Kubernetes Security is constantly evolving – keeping pace with enhanced functionality, usability and flexibility while also balancing the security needs of a wide and diverse set of use-cases.

Recently, the GKE Security team discovered a high severity vulnerability that allowed workloads to have access to parts of the host filesystem outside the mounted volumes boundaries. Although the vulnerability was patched back in September we thought it would be beneficial to write up a more in-depth analysis of the issue to share with the community.

We assessed the impact of the vulnerability as described in vulnerability management in open-source Kubernetes and worked closely with the GKE Storage team and the Kubernetes Security Response Committee to find a fix. In this post we’ll give some background on how the subpath storage system works, an overview of the vulnerability, the steps to find the root cause and the fix, and finally some recommendations for GKE and Anthos users.

Kubernetes Filesystems: Intro to Volume Subpath
The vulnerability, CVE-2021-25741, was caused by a race condition during the creation of a subpath bind mount inside a container, and allowed an attacker to gain unauthorized access to the underlying node filesystem and its sensitive files. We’ll describe how that system is supposed to work, and then talk about the vulnerability.

The volume subpath feature in Kubernetes enables sharing a volume in multiple containers inside a pod.

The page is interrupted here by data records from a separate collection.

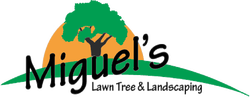 Miguel's Lawn Tree & Landscaping in Charlottesville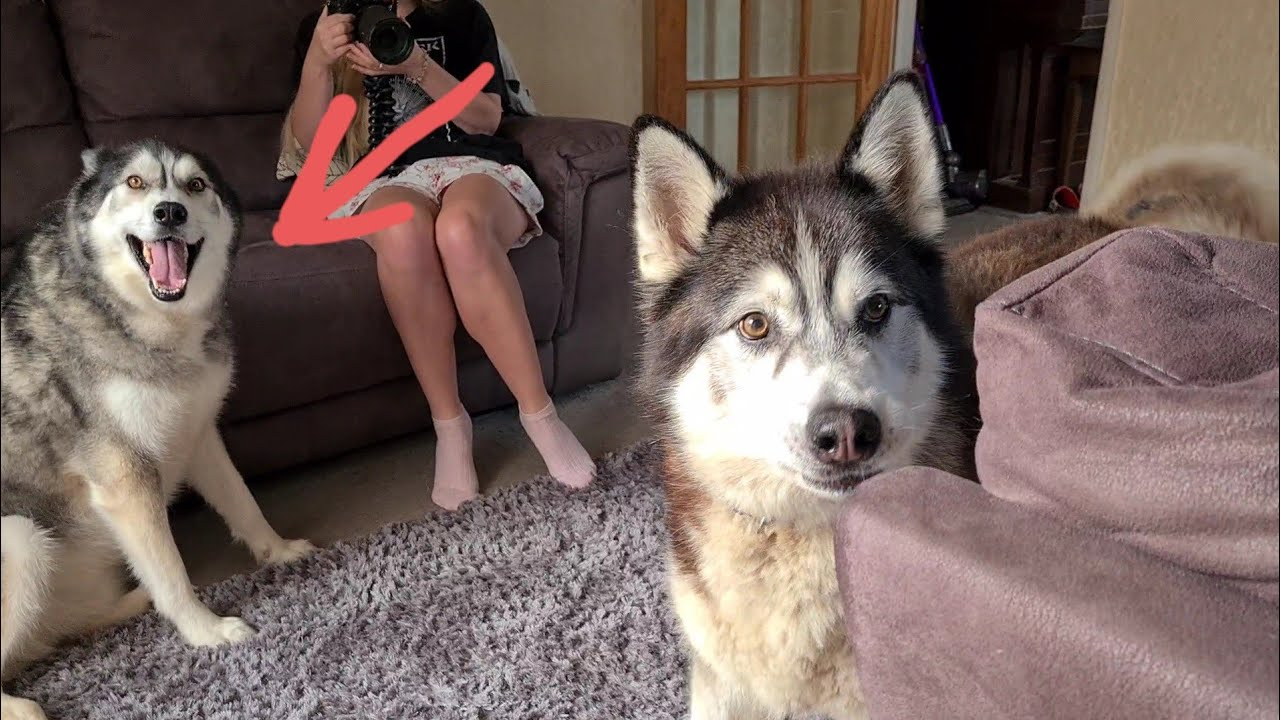 Husky is so Happy when we turn up to Surprise him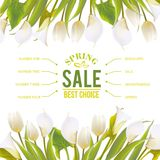 Spring flowers backround with text lettering. Royalty Free Stock Photo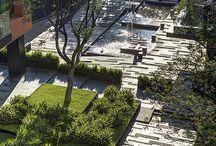 Miasta zieleni i formy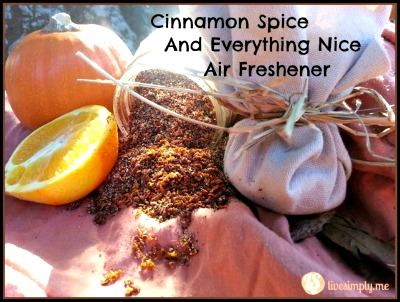 How to Make a Natural Cinnamon Spice Air Freshener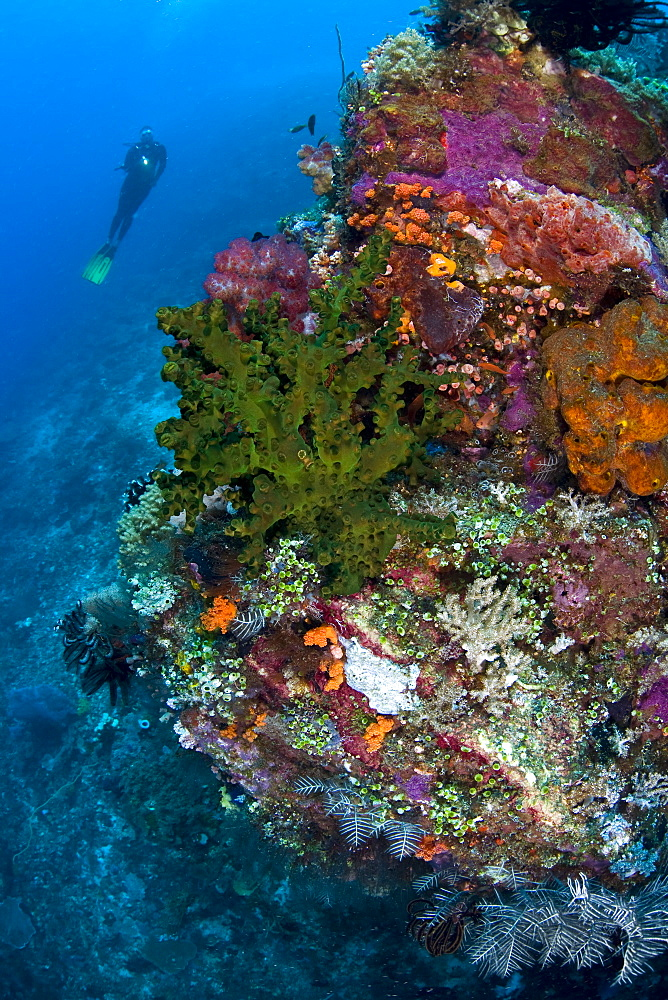 Diver looks at diverse coral reef including a green cup coral colony (Tubastrea micrantha)  Komodo, Indonesia, Pacific Ocean. - 1067-29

For example, we could create a Pod with an InitContainer that creates directories with pre-populated data in a mounted filesystem volume. These directories can then be used by containers in the same Pod by mounting the same volume and optionally specifying a subpath field to limit what’s visible inside the container.

While there are some great use cases for this feature, it’s an area that has had vulnerabilities discovered in the past. The kubelet must be extra cautious when handling user-owned subpaths because it operates with privileges in the host. One vulnerability that has been previously discovered involved the creation of a malicious workload where an InitContainer would create a symlink pointing to any location in the host. For example, the InitContainer could mount a volume in /mnt and create a symlink /mnt/attack inside the container pointing to /etc. Later in the Pod lifecycle, another container would attempt to mount the same volume with subpath attack. While preparing the volumes for the container, the kubelet would end up following the symlink to the host’s /etc instead of the container’s /etc, unknowingly exposing the host filesystem to the container. A previous fix made sure that the subpath mount location is resolved and validated to point to a location inside the base volume and that it’s not changeable by the user in between the time the path was validated and when the container runtime bind mounts it. This race condition is known as time of check to time of use (TOCTOU) where the subject being validated changes after it has been validated.

These validations and others are summarized in the following container lifecycle sequence diagram.

Volume subpath validations before the container startup

A New TOCTOU Vulnerability: CVE-2021-25741
The latest vulnerability was discovered by performing a symlink attack similar to the one explained above, with the difference being that it constantly swapped the symlink with a directory in a tight loop, using the RENAME_EXCHANGE option with renameat(2). If the timing is just right, the kubelet will see the path as a directory and pass the validation check. Then the mount utility may find that the path is a symlink pointing to the host and follow it, exposing the host filesystem to the container. This is visualized in the following diagram:

The expectation and the attack outcome

The GKE Security and Storage teams worked closely to revise the fix done previously to find a solution. The previous fix takes several steps to ensure that the directory being mounted is safely opened and validated. After the file is opened and validated, the kubelet uses the magic-link path under /proc/[pid]/fd directory for all subsequent operations to ensure the file remains unchanged. However, we found out that all of the efforts were undone by the mount(8) linux utility which was dereferencing the procfs magic-link by default. Once the problem was understood, the fix involved making sure that the mount utility doesn’t dereference the magic-links by using the –no-canonicalize flag in the mount command.

The fix is in

Once the problem was well understood, we fixed it inside Kubernetes and quickly released the fix to GKE and Anthos. If GKE auto-upgrade is enabled in your clusters there’s no action on your part for this vulnerability, your nodes have already been patched. We strongly recommend that customers utilize auto-upgrades. Auto-upgrade gives peace of mind that your clusters are running with the latest patches.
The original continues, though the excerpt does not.